Your conflation that free speech is under attack is disappointing - That's not what is happening here.
This has also been said before, but free speech specifically includes the right of others to dissociate from you because of your speech, as a central aspect of their freedom of speech, and in fact such dissociation is a central part of the concept of the marketplace of ideas supported by free speech.
> the idea that someone's livelihood is under threat due to their speech can be just as coercive as threatening a fine or jail for their speech
Yes, the fact that our society doesn't provide a minimal non-market guarantee of livelihood makes free interaction coercive economically coercive for many people. The problem is not with free interaction, however.
If people don't want to associate with a person who says awful things, it's not a violation of their freedom of speech to disassociate with them.
Time will come there will be regulations aiming to fix that, because slander laws apparently aren't enough. And then people will come out and talk about freedom of speech, but the only answer will be, "you had it, and you misused it, and almost ripped the society apart".
[1] - This event was started by somebody sending a copy of a discussion on a private mailing list to a third party. This third party then took social media and shared it. It fell flat, except for a handful of 'Twitter activists'. They then started spamming it off to their followers and media outlet they could find. Some of the clickiest baitiest institutions took it up along with some completely unrelated Twitter personalities. It all spun what were relatively innocuous comments into limited context outrage bait and that then caught the outrage train spot on.
Neither MIT or FSF should be required to continue to associate with RMS if his views are repugnant to their organizational core.
I don't think the distinction between government and private institutions is that meaningful though. When a constitution is preventing the government from infringing upon a right it's usually a good idea if that right is protected against other people as well. In fact freedom of speech is covered by the Universal Declaration of Human Rights, which clearly wasn't intended to only protect people against their own governments.

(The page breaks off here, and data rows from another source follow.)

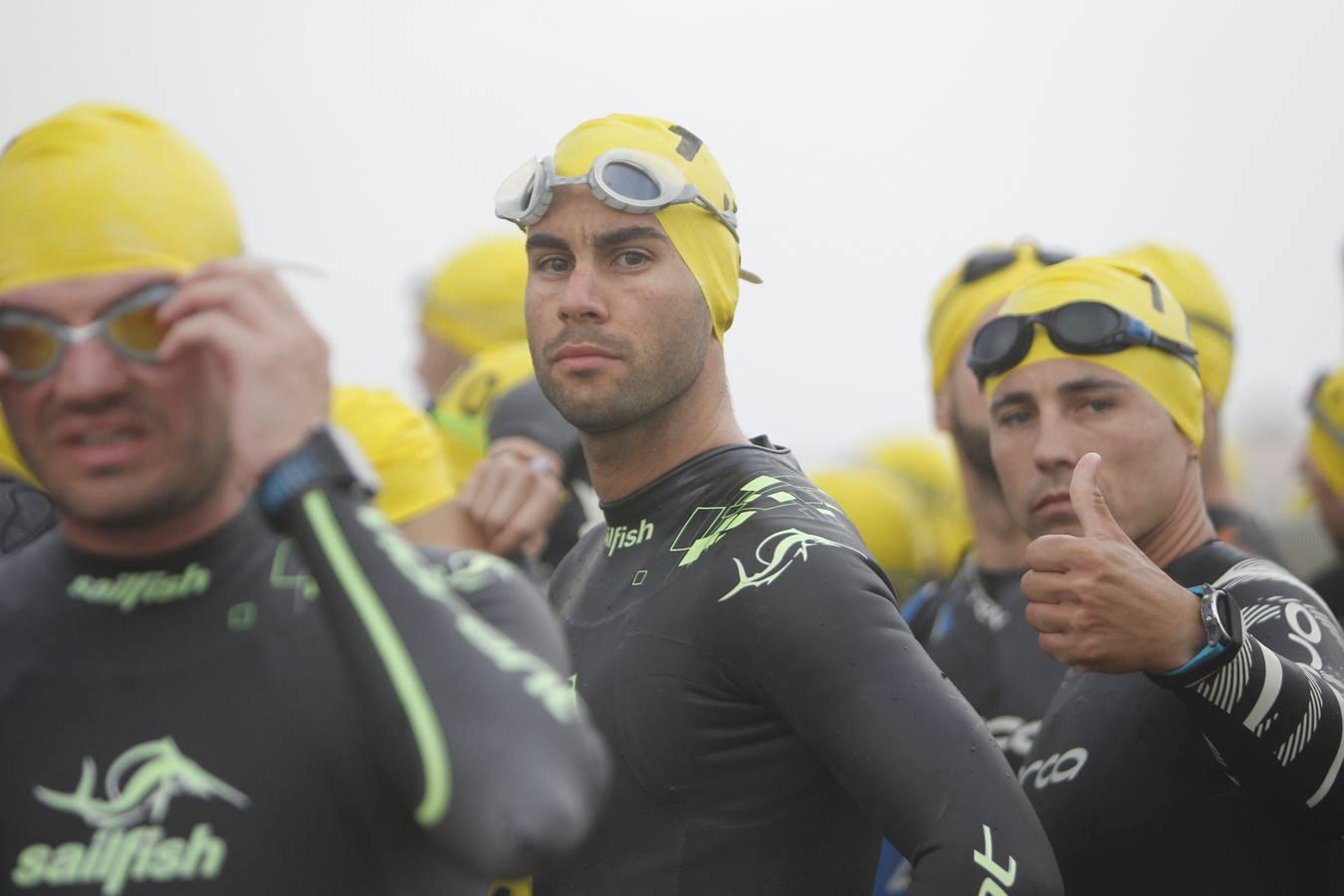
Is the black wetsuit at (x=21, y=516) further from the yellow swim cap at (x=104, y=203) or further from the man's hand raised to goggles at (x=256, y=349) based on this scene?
the man's hand raised to goggles at (x=256, y=349)

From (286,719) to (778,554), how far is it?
1340 millimetres

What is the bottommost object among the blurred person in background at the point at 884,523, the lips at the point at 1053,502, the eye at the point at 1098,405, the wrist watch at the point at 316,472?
the blurred person in background at the point at 884,523

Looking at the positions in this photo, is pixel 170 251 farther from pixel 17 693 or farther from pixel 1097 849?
pixel 1097 849

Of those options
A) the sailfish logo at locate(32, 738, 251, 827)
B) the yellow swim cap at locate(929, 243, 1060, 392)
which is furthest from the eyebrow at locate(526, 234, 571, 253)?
the yellow swim cap at locate(929, 243, 1060, 392)

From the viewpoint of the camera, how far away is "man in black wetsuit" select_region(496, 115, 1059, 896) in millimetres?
3223

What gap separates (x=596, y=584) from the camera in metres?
4.02

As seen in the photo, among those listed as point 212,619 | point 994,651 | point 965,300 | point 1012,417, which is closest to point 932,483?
point 965,300

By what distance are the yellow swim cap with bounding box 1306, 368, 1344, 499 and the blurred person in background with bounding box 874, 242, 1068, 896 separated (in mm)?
2144

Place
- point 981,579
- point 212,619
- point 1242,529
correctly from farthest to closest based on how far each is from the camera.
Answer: point 1242,529
point 981,579
point 212,619

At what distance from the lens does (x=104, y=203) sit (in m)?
2.65

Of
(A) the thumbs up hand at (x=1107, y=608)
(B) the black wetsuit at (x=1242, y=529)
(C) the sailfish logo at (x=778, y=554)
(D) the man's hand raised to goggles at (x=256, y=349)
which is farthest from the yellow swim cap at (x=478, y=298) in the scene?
(D) the man's hand raised to goggles at (x=256, y=349)

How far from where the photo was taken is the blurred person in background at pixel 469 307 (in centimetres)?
818

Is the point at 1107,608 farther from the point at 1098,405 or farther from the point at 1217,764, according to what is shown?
the point at 1098,405

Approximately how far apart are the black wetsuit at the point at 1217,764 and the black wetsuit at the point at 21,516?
278 centimetres
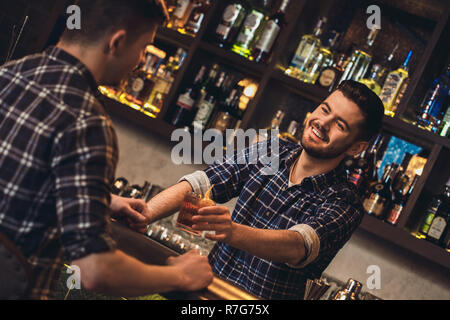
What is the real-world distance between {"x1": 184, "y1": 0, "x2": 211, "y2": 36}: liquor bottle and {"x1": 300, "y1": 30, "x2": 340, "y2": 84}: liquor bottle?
633 millimetres

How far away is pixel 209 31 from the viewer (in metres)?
2.35

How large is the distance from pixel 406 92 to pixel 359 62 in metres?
0.38

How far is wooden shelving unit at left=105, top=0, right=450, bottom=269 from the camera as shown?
6.34ft

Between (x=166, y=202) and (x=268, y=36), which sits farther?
(x=268, y=36)

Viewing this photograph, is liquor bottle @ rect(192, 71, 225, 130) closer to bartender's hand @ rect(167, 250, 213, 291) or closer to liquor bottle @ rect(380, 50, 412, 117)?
liquor bottle @ rect(380, 50, 412, 117)

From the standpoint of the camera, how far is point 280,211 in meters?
1.56

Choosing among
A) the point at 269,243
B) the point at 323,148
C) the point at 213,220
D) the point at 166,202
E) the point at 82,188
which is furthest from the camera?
the point at 323,148

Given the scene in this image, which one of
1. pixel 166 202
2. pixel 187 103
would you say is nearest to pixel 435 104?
pixel 187 103

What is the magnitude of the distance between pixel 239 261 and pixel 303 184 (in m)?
0.36

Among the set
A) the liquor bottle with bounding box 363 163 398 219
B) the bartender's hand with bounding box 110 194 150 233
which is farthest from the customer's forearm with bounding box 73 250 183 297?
the liquor bottle with bounding box 363 163 398 219

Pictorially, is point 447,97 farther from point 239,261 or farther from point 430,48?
point 239,261

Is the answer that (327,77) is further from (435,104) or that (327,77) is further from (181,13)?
(181,13)

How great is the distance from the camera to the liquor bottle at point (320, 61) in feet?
7.52

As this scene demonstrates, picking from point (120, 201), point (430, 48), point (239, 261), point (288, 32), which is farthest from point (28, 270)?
point (430, 48)
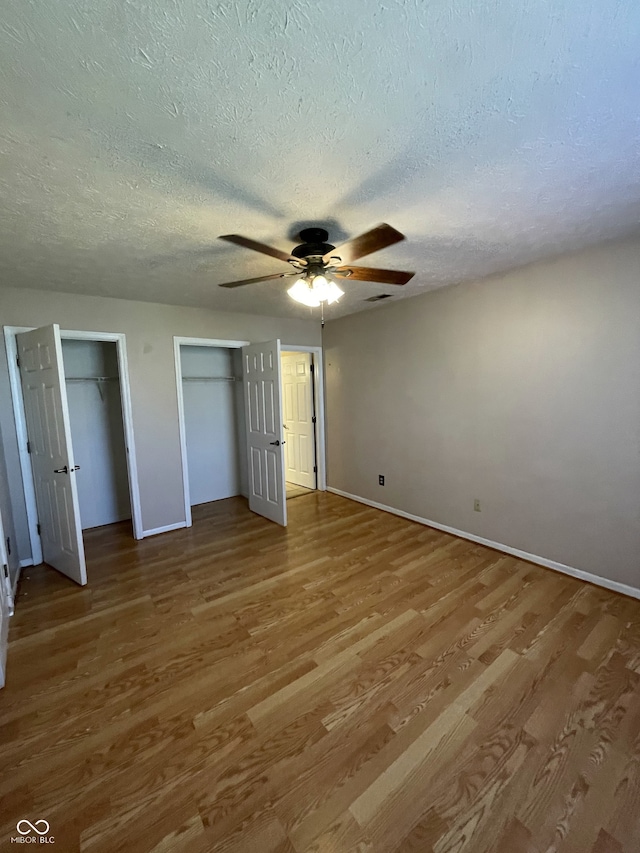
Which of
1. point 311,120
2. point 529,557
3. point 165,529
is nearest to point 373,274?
point 311,120

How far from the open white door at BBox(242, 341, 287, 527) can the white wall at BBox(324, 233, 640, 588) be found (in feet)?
4.07

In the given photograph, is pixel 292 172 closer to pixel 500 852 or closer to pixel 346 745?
pixel 346 745

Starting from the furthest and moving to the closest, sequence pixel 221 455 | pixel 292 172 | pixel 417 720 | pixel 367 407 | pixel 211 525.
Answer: pixel 221 455 → pixel 367 407 → pixel 211 525 → pixel 417 720 → pixel 292 172

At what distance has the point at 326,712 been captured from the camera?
1.70 metres

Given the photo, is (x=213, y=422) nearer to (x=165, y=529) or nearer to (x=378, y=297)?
(x=165, y=529)

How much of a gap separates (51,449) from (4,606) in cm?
116

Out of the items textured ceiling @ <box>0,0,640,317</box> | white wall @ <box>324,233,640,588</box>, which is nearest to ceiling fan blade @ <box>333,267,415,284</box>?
textured ceiling @ <box>0,0,640,317</box>

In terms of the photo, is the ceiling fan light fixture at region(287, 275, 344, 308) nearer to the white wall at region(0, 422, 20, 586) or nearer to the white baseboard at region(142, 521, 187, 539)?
the white wall at region(0, 422, 20, 586)

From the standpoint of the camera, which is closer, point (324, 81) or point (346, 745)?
point (324, 81)

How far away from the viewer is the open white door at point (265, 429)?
3.80m

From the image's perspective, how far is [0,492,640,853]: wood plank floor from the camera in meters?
1.27

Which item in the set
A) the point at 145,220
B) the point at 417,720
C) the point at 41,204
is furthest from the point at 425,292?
the point at 417,720

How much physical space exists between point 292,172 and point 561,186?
1300mm

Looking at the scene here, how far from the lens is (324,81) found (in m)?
1.08
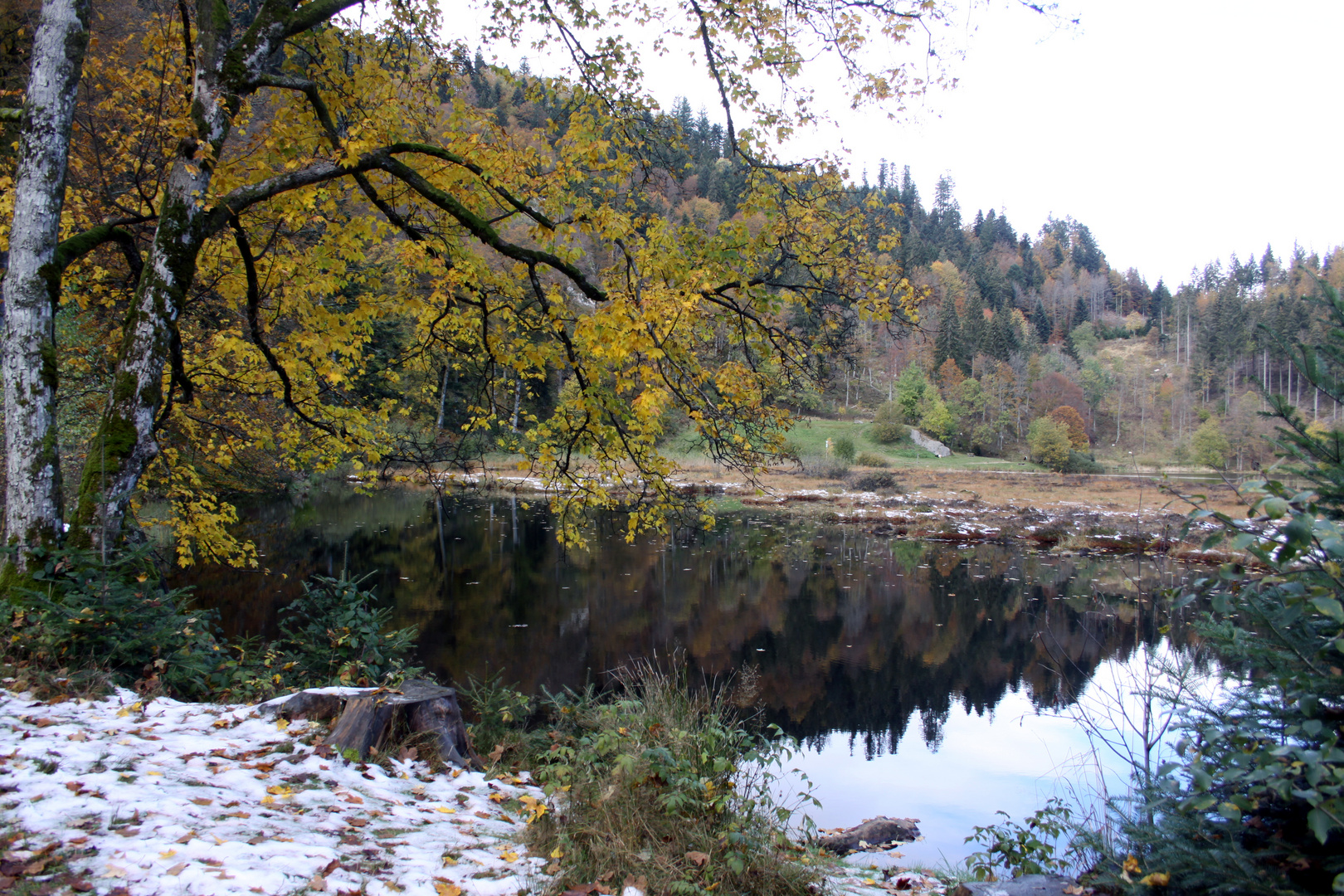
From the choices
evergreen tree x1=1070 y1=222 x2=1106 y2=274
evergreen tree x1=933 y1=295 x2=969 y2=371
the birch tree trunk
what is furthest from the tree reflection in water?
evergreen tree x1=1070 y1=222 x2=1106 y2=274

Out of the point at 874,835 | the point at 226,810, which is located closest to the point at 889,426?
the point at 874,835

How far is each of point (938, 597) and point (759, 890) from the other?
568 inches

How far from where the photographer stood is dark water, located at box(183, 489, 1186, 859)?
934cm

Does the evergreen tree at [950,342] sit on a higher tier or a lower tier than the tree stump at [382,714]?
higher

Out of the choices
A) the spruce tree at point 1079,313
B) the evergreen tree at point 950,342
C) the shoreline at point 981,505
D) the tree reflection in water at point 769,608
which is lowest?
the tree reflection in water at point 769,608

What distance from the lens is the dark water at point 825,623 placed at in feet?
30.6

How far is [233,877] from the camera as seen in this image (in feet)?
8.50

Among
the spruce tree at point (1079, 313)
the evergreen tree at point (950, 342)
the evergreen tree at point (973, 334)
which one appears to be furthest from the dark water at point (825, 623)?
the spruce tree at point (1079, 313)

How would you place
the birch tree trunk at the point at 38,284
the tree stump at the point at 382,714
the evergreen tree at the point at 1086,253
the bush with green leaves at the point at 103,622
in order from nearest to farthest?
the tree stump at the point at 382,714 → the bush with green leaves at the point at 103,622 → the birch tree trunk at the point at 38,284 → the evergreen tree at the point at 1086,253

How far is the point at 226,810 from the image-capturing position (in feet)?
10.6

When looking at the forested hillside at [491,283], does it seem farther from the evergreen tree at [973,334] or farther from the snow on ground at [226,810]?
the evergreen tree at [973,334]

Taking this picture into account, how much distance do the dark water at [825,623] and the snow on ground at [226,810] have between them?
142 inches

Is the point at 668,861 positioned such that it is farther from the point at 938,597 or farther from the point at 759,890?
the point at 938,597

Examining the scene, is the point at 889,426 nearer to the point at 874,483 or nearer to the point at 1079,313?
the point at 874,483
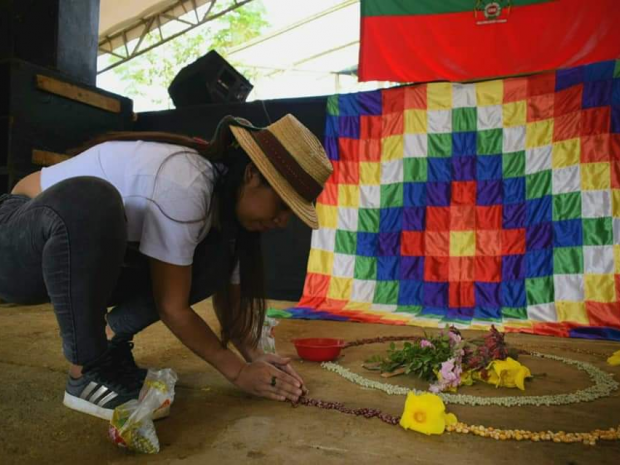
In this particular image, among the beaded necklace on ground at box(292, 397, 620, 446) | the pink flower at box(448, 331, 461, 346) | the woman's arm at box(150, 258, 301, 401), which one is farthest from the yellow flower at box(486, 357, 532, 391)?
the woman's arm at box(150, 258, 301, 401)

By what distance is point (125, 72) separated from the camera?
409 inches

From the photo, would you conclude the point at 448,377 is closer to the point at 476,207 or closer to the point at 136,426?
the point at 136,426

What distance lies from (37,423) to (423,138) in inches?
101

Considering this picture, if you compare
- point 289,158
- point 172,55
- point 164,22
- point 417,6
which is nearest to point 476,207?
point 417,6

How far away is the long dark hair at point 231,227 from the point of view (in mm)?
1151

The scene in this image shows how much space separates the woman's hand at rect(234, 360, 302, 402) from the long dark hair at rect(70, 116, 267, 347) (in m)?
0.15

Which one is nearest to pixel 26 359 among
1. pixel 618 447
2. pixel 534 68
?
pixel 618 447

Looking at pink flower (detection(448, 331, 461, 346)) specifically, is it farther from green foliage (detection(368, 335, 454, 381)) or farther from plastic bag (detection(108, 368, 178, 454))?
plastic bag (detection(108, 368, 178, 454))

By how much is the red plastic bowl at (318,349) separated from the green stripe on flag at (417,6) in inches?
96.9

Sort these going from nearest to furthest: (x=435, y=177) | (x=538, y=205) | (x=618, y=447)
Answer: (x=618, y=447)
(x=538, y=205)
(x=435, y=177)

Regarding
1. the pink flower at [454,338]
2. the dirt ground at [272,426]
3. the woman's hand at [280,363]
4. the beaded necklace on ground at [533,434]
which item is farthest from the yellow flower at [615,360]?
the woman's hand at [280,363]

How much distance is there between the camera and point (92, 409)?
1.16 metres

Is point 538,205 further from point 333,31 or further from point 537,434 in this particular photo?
point 333,31

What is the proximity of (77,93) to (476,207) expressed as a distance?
2750 millimetres
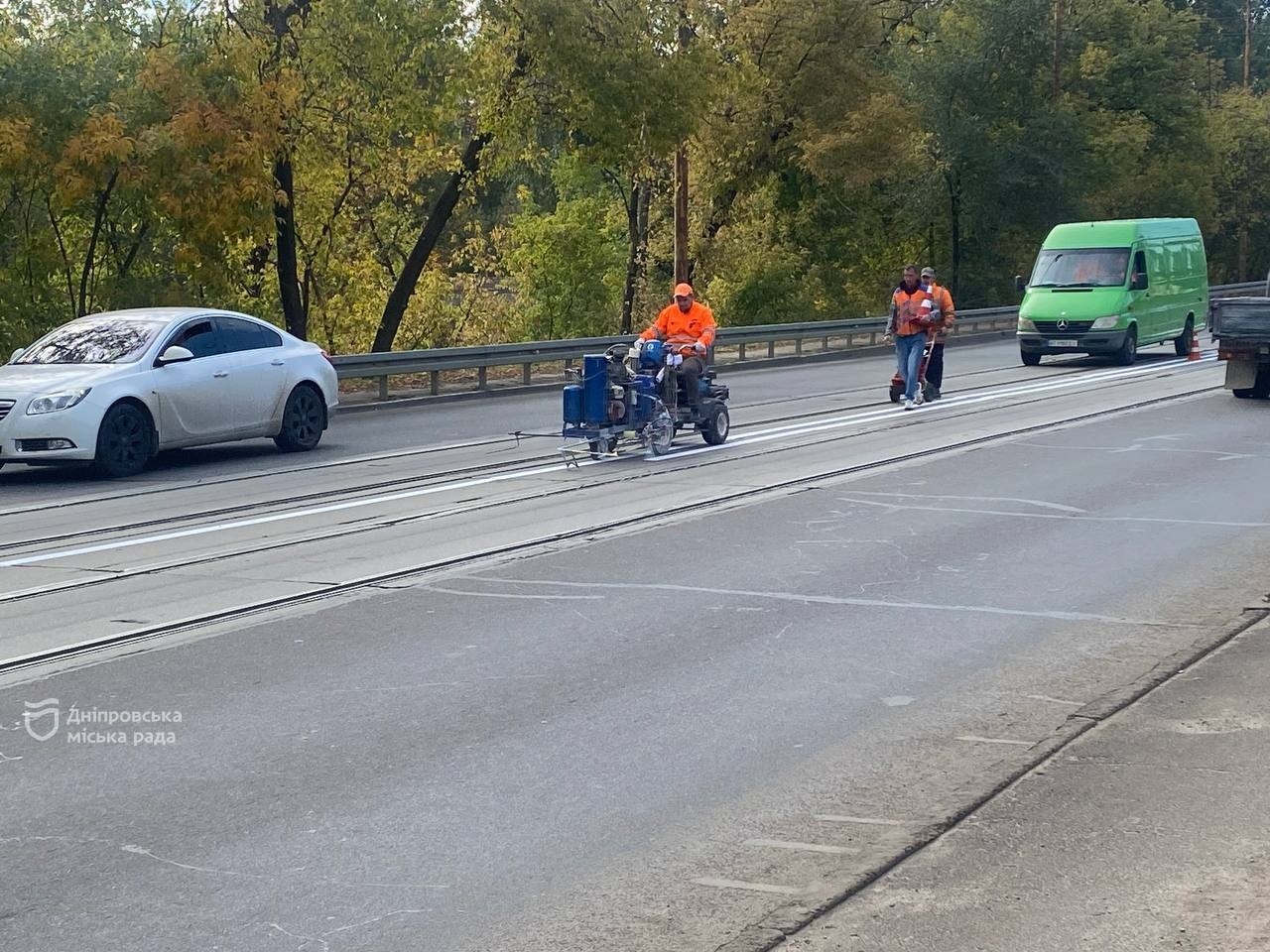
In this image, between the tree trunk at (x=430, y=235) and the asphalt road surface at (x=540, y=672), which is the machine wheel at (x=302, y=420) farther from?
the tree trunk at (x=430, y=235)

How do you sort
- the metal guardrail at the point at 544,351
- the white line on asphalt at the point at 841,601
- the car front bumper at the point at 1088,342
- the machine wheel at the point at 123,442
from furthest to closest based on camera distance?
1. the car front bumper at the point at 1088,342
2. the metal guardrail at the point at 544,351
3. the machine wheel at the point at 123,442
4. the white line on asphalt at the point at 841,601

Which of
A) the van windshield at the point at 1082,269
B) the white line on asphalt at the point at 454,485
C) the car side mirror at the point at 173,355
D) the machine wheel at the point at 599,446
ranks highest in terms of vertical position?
the van windshield at the point at 1082,269

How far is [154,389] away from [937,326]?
32.7ft

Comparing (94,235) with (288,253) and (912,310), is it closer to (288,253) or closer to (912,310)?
(288,253)

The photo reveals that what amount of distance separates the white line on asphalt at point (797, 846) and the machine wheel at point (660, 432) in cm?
1062

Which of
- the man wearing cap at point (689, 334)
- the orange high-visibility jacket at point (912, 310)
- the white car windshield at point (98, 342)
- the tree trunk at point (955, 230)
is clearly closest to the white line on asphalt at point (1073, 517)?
the man wearing cap at point (689, 334)

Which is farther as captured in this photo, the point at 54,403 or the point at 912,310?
the point at 912,310

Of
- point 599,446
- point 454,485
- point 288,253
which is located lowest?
point 454,485

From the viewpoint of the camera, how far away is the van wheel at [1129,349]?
28422 mm

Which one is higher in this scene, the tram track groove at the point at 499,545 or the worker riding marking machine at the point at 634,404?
the worker riding marking machine at the point at 634,404

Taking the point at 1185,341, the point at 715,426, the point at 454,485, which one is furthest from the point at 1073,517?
the point at 1185,341

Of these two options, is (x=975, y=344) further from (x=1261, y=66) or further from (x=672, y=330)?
(x=1261, y=66)

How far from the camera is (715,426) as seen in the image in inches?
664

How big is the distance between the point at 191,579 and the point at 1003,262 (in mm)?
43640
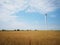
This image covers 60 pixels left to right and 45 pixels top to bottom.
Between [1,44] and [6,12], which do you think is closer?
[1,44]

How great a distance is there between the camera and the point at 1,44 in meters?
5.30

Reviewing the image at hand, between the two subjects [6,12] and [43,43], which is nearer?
[43,43]

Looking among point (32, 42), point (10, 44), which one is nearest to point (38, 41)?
point (32, 42)

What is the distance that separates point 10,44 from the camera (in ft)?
17.4

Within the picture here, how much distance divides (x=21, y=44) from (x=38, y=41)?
658 millimetres

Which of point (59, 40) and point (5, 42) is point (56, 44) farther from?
point (5, 42)

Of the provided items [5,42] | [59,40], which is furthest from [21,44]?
[59,40]

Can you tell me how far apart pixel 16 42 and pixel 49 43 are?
3.76ft

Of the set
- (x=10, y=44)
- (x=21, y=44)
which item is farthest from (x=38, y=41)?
(x=10, y=44)

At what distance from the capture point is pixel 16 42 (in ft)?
18.5

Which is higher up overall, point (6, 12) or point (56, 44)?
point (6, 12)

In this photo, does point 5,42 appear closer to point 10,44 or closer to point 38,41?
point 10,44

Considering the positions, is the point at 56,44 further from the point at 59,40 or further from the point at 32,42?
the point at 32,42

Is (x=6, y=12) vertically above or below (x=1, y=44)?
above
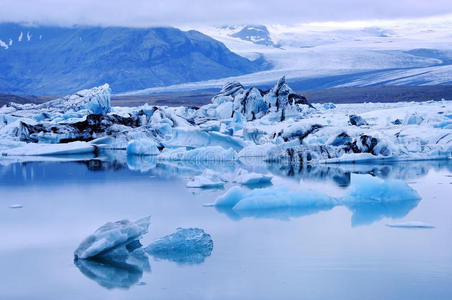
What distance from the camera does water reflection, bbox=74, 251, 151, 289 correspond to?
311 centimetres

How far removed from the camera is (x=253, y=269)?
3.29 meters

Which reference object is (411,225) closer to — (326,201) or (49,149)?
(326,201)

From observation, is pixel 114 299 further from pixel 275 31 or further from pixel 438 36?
pixel 275 31

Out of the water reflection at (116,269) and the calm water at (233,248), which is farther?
the water reflection at (116,269)

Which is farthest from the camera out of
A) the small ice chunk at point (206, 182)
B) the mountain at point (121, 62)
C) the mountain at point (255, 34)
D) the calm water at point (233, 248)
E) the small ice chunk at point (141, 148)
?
the mountain at point (255, 34)

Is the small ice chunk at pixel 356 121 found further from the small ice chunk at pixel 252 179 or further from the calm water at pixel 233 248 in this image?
the small ice chunk at pixel 252 179

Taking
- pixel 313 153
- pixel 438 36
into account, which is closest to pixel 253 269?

Consider this: were you to come to GP's office and show GP's boss a printout of them saying controversial things on HN, demanding GP's termination, GP would most likely keep their job and there would be a good chance you'd get kicked out by security. In order to get a company to fire someone, there needs to be a public mess, and those rarely happen organically. In this case, and other similar firings for wrongspeak that I can think of, a public storm was created intentionally.
Can't see it as anything else than a weaker, non-lethal form of swatting.
If grouping up people does cause them to lose that right, perhaps that characteristics of rights kicks into effect when dealing with sufficiently large institutions, especially ones who have significant tie in with government far beyond some small mom and pop employer.
So if you take everything a man has in life - everything he anchors his identity to - and destroy it, and leave little to no chance of regaining it, what do you think happens? Personally, I am worried.
That's why it's called the court of public opinion.
There is a group of people on-line who like to point to the "paradox of intolerance" as a justification for Internet lynch mobs. But this paradox works both ways. What it says is that society needs to combat people who label others as undesirables, intending to remove them from said society. But if someone fighting the intolerants ends up labeling tangential people as undesirable and unleashing pitchforks on them, that person is an intolerant too, and needs to be stopped as well.
If Mr.Stallman were to be in Epstein's Island well that is whole level of any issue.
Committing Rape and Questioning the logic behind defining the "act" of rape are not the same.
Basically, looks like this situation was a long time coming.
Source: http://wordsideasandthings.blogspot.com/2012/03/instrumental...
The first amendment is really of no use if expressing opinions outside the norm causes you to be fired by social convention. In that case, only being independently wealthy affords one any freedom.
In this case, even founding his own organization based on his own values did not protect him from being fired.
Does a person or institution have to be literally owned lock, stock and barrel by the public to act in a public capacity?